SET TASK – Copy all of the material below exactly.

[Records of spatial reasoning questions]
## begin

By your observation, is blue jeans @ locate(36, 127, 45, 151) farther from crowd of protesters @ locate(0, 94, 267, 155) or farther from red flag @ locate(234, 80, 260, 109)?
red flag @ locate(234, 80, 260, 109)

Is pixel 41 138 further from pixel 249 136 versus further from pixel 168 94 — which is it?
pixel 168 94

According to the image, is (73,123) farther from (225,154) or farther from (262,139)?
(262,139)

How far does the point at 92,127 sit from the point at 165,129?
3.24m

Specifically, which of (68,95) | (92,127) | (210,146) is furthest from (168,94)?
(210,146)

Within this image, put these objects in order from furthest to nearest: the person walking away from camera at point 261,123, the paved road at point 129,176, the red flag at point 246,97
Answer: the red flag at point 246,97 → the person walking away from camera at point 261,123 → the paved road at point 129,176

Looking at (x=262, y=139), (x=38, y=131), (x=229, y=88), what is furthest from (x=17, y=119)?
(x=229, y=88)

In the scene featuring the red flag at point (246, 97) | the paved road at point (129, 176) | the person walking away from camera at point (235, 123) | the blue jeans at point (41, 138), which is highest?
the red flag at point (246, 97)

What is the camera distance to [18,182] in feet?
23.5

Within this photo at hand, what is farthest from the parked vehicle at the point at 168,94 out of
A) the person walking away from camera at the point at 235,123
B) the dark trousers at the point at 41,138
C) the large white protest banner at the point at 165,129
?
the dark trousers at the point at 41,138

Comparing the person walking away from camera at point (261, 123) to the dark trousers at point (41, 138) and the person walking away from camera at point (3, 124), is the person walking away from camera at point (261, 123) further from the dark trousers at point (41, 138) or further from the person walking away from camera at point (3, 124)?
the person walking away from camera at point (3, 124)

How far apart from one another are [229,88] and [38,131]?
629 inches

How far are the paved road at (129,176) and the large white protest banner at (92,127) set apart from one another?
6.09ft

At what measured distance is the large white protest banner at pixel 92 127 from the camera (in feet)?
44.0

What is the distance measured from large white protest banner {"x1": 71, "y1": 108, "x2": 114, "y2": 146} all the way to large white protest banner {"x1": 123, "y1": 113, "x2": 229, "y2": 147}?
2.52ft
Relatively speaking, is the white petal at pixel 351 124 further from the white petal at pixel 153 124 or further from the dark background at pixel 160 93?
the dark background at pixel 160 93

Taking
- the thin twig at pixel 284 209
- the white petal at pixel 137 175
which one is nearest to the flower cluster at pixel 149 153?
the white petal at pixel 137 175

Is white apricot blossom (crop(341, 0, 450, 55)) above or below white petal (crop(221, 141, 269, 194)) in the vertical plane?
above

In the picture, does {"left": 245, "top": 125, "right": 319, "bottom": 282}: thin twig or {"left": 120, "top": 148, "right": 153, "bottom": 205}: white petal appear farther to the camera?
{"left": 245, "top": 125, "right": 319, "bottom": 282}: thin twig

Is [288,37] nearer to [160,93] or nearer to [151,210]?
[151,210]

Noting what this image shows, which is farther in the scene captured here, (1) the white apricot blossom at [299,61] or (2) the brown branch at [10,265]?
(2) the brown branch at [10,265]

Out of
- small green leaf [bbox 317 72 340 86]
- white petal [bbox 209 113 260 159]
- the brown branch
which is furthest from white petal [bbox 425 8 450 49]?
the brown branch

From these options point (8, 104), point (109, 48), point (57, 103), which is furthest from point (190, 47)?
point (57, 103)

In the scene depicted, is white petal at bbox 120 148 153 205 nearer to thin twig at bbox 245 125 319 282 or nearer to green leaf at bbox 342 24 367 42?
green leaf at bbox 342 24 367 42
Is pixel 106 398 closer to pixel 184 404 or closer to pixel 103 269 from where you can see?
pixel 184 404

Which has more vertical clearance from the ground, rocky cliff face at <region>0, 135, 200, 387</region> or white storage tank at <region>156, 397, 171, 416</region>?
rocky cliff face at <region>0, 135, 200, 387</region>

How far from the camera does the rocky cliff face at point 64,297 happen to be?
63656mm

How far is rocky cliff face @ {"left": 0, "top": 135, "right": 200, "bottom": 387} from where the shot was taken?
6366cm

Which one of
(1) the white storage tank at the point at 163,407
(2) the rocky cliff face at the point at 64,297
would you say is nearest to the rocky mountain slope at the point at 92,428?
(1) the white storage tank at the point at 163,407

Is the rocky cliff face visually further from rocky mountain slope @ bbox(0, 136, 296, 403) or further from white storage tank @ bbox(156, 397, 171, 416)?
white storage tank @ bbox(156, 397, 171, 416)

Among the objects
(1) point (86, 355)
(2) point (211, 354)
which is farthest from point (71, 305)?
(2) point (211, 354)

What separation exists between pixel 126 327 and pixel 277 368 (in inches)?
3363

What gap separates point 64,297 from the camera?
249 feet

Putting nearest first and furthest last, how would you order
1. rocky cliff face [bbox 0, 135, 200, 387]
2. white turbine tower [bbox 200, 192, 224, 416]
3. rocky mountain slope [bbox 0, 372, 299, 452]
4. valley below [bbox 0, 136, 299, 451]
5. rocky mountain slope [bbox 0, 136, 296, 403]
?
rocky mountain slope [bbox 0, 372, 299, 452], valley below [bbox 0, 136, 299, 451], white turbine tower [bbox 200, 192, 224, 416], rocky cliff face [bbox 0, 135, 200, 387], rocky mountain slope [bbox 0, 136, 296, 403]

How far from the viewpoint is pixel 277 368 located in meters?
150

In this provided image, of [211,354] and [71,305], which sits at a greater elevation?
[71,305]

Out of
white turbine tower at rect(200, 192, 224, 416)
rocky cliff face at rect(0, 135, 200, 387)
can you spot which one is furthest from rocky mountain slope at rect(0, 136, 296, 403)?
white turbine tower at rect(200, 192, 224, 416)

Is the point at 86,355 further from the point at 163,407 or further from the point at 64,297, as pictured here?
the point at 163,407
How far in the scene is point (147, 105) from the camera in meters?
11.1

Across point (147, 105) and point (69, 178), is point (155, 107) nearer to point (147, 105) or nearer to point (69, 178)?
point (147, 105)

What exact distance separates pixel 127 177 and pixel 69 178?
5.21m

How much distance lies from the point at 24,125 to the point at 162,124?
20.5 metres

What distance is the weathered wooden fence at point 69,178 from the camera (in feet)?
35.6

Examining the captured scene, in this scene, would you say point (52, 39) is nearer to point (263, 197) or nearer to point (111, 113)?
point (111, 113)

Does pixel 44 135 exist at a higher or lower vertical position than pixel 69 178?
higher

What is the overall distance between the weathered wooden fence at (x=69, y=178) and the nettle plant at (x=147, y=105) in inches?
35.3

## end

ANSWER FOR THIS EXERCISE –
By your observation, is blue jeans @ locate(36, 127, 45, 151) farther from crowd of protesters @ locate(0, 94, 267, 155) or farther from red flag @ locate(234, 80, 260, 109)?
red flag @ locate(234, 80, 260, 109)

Is pixel 41 138 further from pixel 249 136 versus further from pixel 168 94 — which is it?
pixel 168 94

According to the image, is (73,123) farther from (225,154) or farther from (262,139)?
(262,139)

How far does the point at 92,127 sit from the point at 165,129?
3.24m

Specifically, which of (68,95) | (92,127) | (210,146) is furthest from (168,94)?
(210,146)

Within this image, put these objects in order from furthest to nearest: the person walking away from camera at point 261,123, the paved road at point 129,176, the red flag at point 246,97
Answer: the red flag at point 246,97 → the person walking away from camera at point 261,123 → the paved road at point 129,176

Looking at (x=262, y=139), (x=38, y=131), (x=229, y=88), what is furthest from (x=17, y=119)?
(x=229, y=88)

In the scene featuring the red flag at point (246, 97) | the paved road at point (129, 176) | the person walking away from camera at point (235, 123) | the blue jeans at point (41, 138), which is highest?
the red flag at point (246, 97)

What is the camera distance to [18,182] in feet?
23.5

Within this photo at hand, what is farthest from the parked vehicle at the point at 168,94 out of
A) the person walking away from camera at the point at 235,123
B) the dark trousers at the point at 41,138
C) the large white protest banner at the point at 165,129
?
the dark trousers at the point at 41,138

Comparing the person walking away from camera at point (261, 123) to the dark trousers at point (41, 138) and the person walking away from camera at point (3, 124), is the person walking away from camera at point (261, 123) further from the dark trousers at point (41, 138) or further from the person walking away from camera at point (3, 124)?
the person walking away from camera at point (3, 124)

How far apart from one another are [229,88] and [38,131]?
629 inches

How far are the paved road at (129,176) and the large white protest banner at (92,127) set apart from one another?
6.09ft

At what measured distance is the large white protest banner at pixel 92 127 from the camera (in feet)?
44.0

What is the distance measured from large white protest banner {"x1": 71, "y1": 108, "x2": 114, "y2": 146} all the way to large white protest banner {"x1": 123, "y1": 113, "x2": 229, "y2": 147}?
2.52ft
Relatively speaking, is the white petal at pixel 351 124 further from the white petal at pixel 153 124 or further from the dark background at pixel 160 93?
the dark background at pixel 160 93

Taking
- the thin twig at pixel 284 209
- the white petal at pixel 137 175
which one is nearest to the flower cluster at pixel 149 153?
the white petal at pixel 137 175

Is white apricot blossom (crop(341, 0, 450, 55)) above or below white petal (crop(221, 141, 269, 194)) in the vertical plane?
above

In the picture, does {"left": 245, "top": 125, "right": 319, "bottom": 282}: thin twig or {"left": 120, "top": 148, "right": 153, "bottom": 205}: white petal appear farther to the camera?
{"left": 245, "top": 125, "right": 319, "bottom": 282}: thin twig

Is [288,37] nearer to [160,93] or nearer to [151,210]?
[151,210]

Noting what this image shows, which is farther in the scene captured here, (1) the white apricot blossom at [299,61] or (2) the brown branch at [10,265]?
(2) the brown branch at [10,265]

Out of
- small green leaf [bbox 317 72 340 86]
- white petal [bbox 209 113 260 159]
- the brown branch
which is furthest from white petal [bbox 425 8 450 49]?
the brown branch

From these options point (8, 104), point (109, 48), point (57, 103), which is furthest from point (190, 47)?
point (57, 103)

In the scene depicted, is white petal at bbox 120 148 153 205 nearer to thin twig at bbox 245 125 319 282 or nearer to green leaf at bbox 342 24 367 42?
green leaf at bbox 342 24 367 42
Is pixel 106 398 closer to pixel 184 404 or closer to pixel 103 269 from where you can see?
pixel 184 404

Which has more vertical clearance from the ground, rocky cliff face at <region>0, 135, 200, 387</region> or white storage tank at <region>156, 397, 171, 416</region>?
rocky cliff face at <region>0, 135, 200, 387</region>

How far from the camera does the rocky cliff face at point 64,297 happen to be?
63656mm

How far is rocky cliff face @ {"left": 0, "top": 135, "right": 200, "bottom": 387} from where the shot was taken?
6366cm

Which one of
(1) the white storage tank at the point at 163,407
(2) the rocky cliff face at the point at 64,297
would you say is nearest to the rocky mountain slope at the point at 92,428?
(1) the white storage tank at the point at 163,407

Is the rocky cliff face visually further from rocky mountain slope @ bbox(0, 136, 296, 403) or further from white storage tank @ bbox(156, 397, 171, 416)?
white storage tank @ bbox(156, 397, 171, 416)

Among the objects
(1) point (86, 355)
(2) point (211, 354)
which is farthest from point (71, 305)?
(2) point (211, 354)

What separation exists between pixel 126 327 and pixel 277 368 (in inches)?
3363

What gap separates point 64,297 from the camera?
249 feet

Putting nearest first and furthest last, how would you order
1. rocky cliff face [bbox 0, 135, 200, 387]
2. white turbine tower [bbox 200, 192, 224, 416]
3. rocky mountain slope [bbox 0, 372, 299, 452]
4. valley below [bbox 0, 136, 299, 451]
5. rocky mountain slope [bbox 0, 136, 296, 403]
?
rocky mountain slope [bbox 0, 372, 299, 452], valley below [bbox 0, 136, 299, 451], white turbine tower [bbox 200, 192, 224, 416], rocky cliff face [bbox 0, 135, 200, 387], rocky mountain slope [bbox 0, 136, 296, 403]

How far from the viewpoint is pixel 277 368 located in meters?
150

In this provided image, of [211,354] and [71,305], which sits at a greater elevation?
[71,305]

Out of
white turbine tower at rect(200, 192, 224, 416)
rocky cliff face at rect(0, 135, 200, 387)
can you spot which one is furthest from rocky mountain slope at rect(0, 136, 296, 403)?
white turbine tower at rect(200, 192, 224, 416)

Is the point at 86,355 further from the point at 163,407 or further from the point at 64,297, as pictured here?
the point at 163,407
How far in the scene is point (147, 105) from the camera in meters?
11.1

Across point (147, 105) and point (69, 178), is point (155, 107) nearer to point (147, 105) or nearer to point (69, 178)?
point (147, 105)

What exact distance separates pixel 127 177 and pixel 69 178?
5.21m

How much distance lies from the point at 24,125 to the point at 162,124?
20.5 metres

What distance is the weathered wooden fence at point 69,178 from the camera (in feet)?
35.6

Examining the captured scene, in this scene, would you say point (52, 39) is nearer to point (263, 197) or nearer to point (111, 113)?
point (111, 113)

Does pixel 44 135 exist at a higher or lower vertical position than pixel 69 178?
higher

What is the overall distance between the weathered wooden fence at (x=69, y=178) and the nettle plant at (x=147, y=105) in inches?
35.3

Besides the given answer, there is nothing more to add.